Platypus yavruları süt emmiyor; annelerinin süt bezi kanallarından sızan sütü yalıyor. Fakat bu bir eksiklik, ya da ilkellik değil. Harvard Üniversitesi’nden Prof. Alfred Crompton yönetimindeki araştırmalar bunu açıkça gösterdi. Emmede kilit rol oynayan bazı kaslar var; bunlardan biri de tensor veli palatini. Damağı çekiyor, böylece dil damağa sıkıca yapışıyor. Platypusun ağız ve çenesi nehir diplerinden çıkardığı kabuklu hayvanların sert kabuklarını öğütmeye uygun. Biri dilinin üstünde, diğeri damağında bulunan iki sert tabaka var ağzında. Avladığı kabuklu hayvanları çenesini bir yandan diğer yana hareket ettirerek yiyor. Platypusta tensör veli palatini yok, ağız yapısı da emmeye uygun değil. Crompton’un ekibinin araştırmalarından önce, fosil bilimcilerin çoğu emzirmenin platypusun atalarının diğer memelilerden ayrılmasından sonra evrimleştiğini düşünüyordu. Ancak, 220 milyon yıl önce yaşamış Brasilitherium‘un fosilini analiz eden Crompton’un ekibi, bu hayvanın emebildiği sonucuna vardı! 2018 yılında ünlü akademik dergi Science bu araştırmayı şu başlıkla duyurdu: “İlk Memeliler Bile Emzirmeyi Biliyordu.”
***
“Hem nasıl ki hayvanâttan herbirisi kâinatın bir küçük nüshası ve bir misal-i musağğarı hükmünde gayet derin bir ilim ve gayet dakik bir hikmetle, karışık eczaları karıştırmayarak ve bütün hayvanların ayrı ayrı suretlerini şaşırmayarak hatasız, sehivsiz, noksansız yapılmalarıyla, ilminin herşeye ihatasına ve hikmetinin herşeye şümulüne, adetlerince işaretler ederler.
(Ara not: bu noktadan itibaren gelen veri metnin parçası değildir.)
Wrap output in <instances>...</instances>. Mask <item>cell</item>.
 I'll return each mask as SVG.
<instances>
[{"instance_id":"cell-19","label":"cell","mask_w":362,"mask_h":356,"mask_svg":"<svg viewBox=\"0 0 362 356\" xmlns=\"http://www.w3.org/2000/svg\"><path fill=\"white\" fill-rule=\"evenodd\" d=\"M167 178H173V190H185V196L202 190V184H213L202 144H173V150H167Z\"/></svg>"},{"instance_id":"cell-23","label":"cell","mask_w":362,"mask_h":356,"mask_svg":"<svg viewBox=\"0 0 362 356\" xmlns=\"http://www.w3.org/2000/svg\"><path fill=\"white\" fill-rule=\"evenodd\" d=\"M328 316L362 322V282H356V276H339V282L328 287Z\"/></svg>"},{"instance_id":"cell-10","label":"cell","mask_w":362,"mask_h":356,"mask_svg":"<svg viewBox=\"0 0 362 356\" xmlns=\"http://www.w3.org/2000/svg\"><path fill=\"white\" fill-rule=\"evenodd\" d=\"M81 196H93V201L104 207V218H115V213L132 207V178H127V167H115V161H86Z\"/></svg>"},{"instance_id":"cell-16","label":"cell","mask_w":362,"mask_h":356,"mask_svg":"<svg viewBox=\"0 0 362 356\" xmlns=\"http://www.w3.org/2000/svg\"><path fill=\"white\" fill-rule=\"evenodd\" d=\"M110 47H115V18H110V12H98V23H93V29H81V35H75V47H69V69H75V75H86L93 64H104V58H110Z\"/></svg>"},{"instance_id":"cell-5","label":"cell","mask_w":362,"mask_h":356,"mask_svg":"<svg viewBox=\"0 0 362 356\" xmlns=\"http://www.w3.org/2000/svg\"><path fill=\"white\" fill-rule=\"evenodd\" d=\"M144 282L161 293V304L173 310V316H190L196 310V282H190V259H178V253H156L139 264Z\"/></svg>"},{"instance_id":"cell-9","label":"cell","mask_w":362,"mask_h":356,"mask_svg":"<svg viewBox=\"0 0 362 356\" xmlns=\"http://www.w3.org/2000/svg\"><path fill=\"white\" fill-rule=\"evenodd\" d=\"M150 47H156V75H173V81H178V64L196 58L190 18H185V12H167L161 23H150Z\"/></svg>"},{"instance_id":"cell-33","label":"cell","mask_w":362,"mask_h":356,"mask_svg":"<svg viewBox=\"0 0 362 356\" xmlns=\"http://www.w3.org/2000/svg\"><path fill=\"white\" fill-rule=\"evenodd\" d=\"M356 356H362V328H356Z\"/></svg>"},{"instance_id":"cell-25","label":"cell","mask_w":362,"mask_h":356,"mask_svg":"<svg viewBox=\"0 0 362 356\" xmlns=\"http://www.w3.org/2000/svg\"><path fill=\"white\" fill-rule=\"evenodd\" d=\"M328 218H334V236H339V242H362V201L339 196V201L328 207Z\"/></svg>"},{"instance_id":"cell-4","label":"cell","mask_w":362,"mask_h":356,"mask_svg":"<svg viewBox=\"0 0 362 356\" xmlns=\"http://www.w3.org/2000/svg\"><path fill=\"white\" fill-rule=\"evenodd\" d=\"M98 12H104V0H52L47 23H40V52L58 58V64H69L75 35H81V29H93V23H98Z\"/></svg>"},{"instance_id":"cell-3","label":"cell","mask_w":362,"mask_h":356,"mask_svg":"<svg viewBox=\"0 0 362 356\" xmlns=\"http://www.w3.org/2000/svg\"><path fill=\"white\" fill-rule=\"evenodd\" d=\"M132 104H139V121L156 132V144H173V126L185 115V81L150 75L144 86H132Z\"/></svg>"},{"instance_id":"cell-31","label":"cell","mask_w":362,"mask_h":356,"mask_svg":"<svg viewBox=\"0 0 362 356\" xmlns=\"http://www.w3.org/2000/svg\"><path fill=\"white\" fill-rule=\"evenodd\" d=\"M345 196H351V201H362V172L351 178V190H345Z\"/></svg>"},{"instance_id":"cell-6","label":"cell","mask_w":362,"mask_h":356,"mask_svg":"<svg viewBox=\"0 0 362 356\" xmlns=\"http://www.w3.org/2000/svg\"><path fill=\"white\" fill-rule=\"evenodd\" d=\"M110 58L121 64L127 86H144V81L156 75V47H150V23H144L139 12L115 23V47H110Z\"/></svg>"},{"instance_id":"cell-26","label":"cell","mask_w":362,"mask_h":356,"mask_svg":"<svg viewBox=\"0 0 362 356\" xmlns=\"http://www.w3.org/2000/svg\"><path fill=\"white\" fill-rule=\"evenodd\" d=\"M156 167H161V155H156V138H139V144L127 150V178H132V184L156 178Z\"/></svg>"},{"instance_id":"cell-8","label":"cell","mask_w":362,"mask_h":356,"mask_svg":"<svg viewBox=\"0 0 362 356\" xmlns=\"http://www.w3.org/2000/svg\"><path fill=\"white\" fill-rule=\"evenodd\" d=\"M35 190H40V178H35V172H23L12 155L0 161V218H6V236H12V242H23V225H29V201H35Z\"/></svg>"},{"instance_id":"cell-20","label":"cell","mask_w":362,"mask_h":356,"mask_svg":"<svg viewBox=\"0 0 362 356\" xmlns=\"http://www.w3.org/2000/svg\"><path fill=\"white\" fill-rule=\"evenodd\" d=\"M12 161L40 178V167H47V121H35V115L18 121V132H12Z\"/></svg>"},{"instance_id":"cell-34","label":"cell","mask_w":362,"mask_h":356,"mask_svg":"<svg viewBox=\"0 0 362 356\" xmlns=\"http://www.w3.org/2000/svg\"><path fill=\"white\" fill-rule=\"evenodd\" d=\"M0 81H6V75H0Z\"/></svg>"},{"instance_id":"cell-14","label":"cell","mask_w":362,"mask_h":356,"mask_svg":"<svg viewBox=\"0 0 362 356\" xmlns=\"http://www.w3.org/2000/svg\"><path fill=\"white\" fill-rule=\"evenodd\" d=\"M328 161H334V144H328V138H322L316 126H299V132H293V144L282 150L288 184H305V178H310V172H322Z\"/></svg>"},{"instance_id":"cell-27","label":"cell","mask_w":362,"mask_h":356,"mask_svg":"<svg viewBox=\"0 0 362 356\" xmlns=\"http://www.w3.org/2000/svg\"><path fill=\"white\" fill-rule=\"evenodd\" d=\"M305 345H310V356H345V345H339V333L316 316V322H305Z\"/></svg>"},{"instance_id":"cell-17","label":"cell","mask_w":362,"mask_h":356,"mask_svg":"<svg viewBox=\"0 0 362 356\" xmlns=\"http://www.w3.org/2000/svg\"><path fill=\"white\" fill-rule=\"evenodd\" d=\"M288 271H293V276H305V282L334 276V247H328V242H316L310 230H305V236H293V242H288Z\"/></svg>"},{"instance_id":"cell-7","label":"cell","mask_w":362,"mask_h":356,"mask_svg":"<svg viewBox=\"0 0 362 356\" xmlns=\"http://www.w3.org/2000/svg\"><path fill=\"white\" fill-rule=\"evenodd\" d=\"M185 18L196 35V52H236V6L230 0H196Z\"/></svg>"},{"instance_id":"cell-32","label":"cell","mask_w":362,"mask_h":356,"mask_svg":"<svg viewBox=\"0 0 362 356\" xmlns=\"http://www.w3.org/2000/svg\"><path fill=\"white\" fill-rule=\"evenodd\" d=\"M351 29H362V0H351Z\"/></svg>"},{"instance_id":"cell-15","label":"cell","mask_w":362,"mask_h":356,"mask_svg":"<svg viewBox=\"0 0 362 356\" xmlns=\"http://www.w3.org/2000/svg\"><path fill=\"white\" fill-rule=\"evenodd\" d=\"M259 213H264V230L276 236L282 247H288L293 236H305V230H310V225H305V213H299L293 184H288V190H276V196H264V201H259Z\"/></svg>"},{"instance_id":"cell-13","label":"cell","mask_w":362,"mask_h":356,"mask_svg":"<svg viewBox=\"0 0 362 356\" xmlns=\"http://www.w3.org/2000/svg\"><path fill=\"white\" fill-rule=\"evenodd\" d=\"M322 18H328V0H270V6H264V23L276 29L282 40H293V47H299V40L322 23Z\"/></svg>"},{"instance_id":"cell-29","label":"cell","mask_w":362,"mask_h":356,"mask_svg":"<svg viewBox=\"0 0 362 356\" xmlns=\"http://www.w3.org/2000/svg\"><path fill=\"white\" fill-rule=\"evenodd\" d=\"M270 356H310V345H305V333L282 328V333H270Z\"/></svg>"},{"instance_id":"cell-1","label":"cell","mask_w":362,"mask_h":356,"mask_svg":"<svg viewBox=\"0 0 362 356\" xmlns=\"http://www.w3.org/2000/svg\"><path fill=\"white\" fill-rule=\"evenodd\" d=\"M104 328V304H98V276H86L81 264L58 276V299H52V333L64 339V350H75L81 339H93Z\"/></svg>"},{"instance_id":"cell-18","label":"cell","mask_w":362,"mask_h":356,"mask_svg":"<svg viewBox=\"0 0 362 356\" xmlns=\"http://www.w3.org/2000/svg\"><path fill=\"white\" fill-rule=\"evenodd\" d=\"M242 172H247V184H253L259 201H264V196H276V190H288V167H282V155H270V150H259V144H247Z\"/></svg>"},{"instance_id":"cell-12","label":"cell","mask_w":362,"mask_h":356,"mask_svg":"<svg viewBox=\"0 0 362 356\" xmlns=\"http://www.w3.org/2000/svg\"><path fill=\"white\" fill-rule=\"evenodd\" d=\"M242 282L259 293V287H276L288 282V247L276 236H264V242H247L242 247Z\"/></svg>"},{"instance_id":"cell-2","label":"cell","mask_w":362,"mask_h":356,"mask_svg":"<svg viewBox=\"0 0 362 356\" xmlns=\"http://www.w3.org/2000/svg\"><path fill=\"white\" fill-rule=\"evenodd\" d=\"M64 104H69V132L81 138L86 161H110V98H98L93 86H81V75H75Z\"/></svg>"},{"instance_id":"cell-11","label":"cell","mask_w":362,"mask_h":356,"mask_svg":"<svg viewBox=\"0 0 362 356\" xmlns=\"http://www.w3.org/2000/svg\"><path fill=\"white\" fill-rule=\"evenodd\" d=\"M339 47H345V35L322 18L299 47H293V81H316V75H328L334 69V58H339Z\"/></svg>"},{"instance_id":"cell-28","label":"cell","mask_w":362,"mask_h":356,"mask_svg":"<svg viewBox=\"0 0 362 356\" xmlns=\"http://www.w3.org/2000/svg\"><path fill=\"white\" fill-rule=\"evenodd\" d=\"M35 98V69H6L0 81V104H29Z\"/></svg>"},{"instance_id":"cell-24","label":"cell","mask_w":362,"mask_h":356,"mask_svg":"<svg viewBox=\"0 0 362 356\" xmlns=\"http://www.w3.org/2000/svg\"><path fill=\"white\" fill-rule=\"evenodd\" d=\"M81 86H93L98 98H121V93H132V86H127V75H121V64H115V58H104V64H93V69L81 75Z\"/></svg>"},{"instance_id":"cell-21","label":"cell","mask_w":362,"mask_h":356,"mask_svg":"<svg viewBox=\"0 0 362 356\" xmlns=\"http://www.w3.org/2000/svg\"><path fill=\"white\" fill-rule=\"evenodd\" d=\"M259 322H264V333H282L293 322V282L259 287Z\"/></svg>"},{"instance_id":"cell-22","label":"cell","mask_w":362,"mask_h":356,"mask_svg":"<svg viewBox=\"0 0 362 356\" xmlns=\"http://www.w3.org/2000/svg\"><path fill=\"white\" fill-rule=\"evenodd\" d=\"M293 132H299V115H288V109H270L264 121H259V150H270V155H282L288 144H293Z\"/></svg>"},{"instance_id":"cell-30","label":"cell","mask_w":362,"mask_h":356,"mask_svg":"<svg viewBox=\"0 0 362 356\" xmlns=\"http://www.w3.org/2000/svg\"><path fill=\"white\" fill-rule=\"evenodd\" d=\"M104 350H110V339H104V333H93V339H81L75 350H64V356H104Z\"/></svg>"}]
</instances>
Öyle de, herbiri birer mu’cize-i san’at ve birer harika-i hikmet olacak kadar san’atlı ve güzel yapılmasıyla, çok sevdiğin ve teşhirini istediğin san’at-ı Rabbâniyenin kemâl-i hüsnüne ve gayet derecede güzelliğine işaret ve herbirisi, hususan yavrular, gayet nazdar, nâzenin bir surette beslenmeleriyle ve heveslerinin ve arzularının tatmini cihetiyle, Senin inayetinin gayet şirin cemâline hadsiz işaretler ederler.” (Risale-i Nur Külliyatı, 3. Şua, Münacat)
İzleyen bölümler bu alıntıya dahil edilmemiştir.